### Problems to solve
1. Retype the cell phone post from "Cell Phone Protocol" to "a societal destruction.".
2. List the materials the cell phone post names as what these "little bits" are made of.

— start Page excerpt —

Friday, February 23, 2007

Cell Phone Protocol

I'm not sure about you, but as convenient as cell phones are, I really have grown to abhor the things. They seem to have become the technological umbilical chords to life, always attached to the human being in some way, shape or form. It is quite revolting, our obsession with these little bits of metal, plastic and microgagetry. And what truly amazes me is that which we catalogue as convenience I am beginning to see more a societal destruction.

Take a simple trip to the market; one cannot travel down an aisle without encountering someone with their ear pushed hard against the cell phone as the person on the other end reminds them of what they need to pick up whilst at the store. Whatever happened to a piece of paper and a pencil (otherwise known as a list)? I guess the positive is that we are saving trees, but how much of the atmosphere are we contaminating, not to mention microwaves against the braincells, and the common courtesy we should have toward other human beings....hmmmm.

— end Page excerpt —
— start Listed entries —

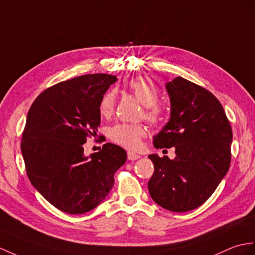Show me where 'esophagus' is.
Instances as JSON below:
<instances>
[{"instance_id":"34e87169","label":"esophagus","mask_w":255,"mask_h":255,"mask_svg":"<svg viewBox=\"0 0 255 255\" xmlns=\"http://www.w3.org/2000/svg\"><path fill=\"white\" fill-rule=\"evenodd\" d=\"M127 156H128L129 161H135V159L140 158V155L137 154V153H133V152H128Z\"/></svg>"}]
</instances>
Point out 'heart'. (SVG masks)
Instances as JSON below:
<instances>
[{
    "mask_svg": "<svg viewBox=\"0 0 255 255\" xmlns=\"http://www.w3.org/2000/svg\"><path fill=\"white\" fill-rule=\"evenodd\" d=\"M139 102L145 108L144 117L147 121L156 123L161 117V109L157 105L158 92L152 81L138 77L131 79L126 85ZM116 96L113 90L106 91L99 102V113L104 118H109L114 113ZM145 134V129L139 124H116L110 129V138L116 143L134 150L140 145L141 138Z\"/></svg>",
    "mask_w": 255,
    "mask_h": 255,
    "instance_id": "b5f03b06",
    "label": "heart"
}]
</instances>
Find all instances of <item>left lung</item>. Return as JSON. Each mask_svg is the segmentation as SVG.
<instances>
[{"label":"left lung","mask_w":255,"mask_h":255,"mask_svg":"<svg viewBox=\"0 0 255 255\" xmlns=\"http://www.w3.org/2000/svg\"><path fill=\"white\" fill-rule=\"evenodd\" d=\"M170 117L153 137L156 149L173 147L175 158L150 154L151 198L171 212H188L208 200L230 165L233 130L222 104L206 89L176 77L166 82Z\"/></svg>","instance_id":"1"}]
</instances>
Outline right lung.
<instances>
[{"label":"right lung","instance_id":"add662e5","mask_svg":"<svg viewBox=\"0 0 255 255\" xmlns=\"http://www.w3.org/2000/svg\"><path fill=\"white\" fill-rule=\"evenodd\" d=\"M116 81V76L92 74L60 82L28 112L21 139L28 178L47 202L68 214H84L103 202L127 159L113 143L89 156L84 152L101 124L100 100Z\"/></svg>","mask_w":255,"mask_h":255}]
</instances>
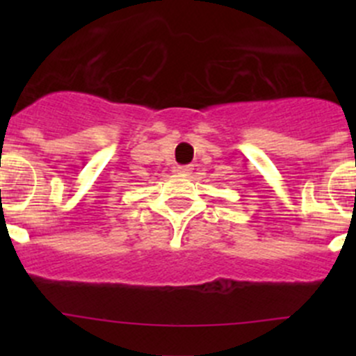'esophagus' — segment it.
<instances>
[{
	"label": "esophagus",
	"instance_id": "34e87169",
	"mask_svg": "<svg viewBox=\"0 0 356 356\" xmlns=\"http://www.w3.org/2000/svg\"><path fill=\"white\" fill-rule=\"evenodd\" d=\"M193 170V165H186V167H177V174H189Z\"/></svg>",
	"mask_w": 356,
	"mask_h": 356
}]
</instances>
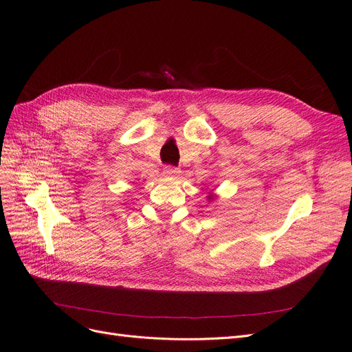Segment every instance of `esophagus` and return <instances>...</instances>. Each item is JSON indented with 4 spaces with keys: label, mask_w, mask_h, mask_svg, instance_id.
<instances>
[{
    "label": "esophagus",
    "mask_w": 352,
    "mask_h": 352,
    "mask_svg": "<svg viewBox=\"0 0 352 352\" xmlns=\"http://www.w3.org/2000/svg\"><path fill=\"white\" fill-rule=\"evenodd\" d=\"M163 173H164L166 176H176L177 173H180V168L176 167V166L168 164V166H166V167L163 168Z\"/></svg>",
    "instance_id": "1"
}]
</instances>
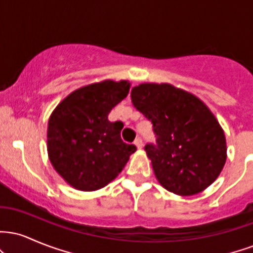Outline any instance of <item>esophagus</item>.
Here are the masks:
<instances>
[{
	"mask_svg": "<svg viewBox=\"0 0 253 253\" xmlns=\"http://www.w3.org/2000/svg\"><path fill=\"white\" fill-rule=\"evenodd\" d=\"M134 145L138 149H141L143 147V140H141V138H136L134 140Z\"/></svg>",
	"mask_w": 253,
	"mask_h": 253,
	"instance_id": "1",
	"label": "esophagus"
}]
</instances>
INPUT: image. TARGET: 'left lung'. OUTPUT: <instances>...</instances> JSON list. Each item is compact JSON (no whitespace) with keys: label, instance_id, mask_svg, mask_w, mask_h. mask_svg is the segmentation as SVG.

— end Listed entries —

### Per-task answers
1.
Cell Phone Protocol

I'm not sure about you, but as convenient as cell phones are, I really have grown to abhor the things. They seem to have become the technological umbilical chords to life, always attached to the human being in some way, shape or form. It is quite revolting, our obsession with these little bits of metal, plastic and microgagetry. And what truly amazes me is that which we catalogue as convenience I am beginning to see more a societal destruction.

2.
metal
plastic
microgagetry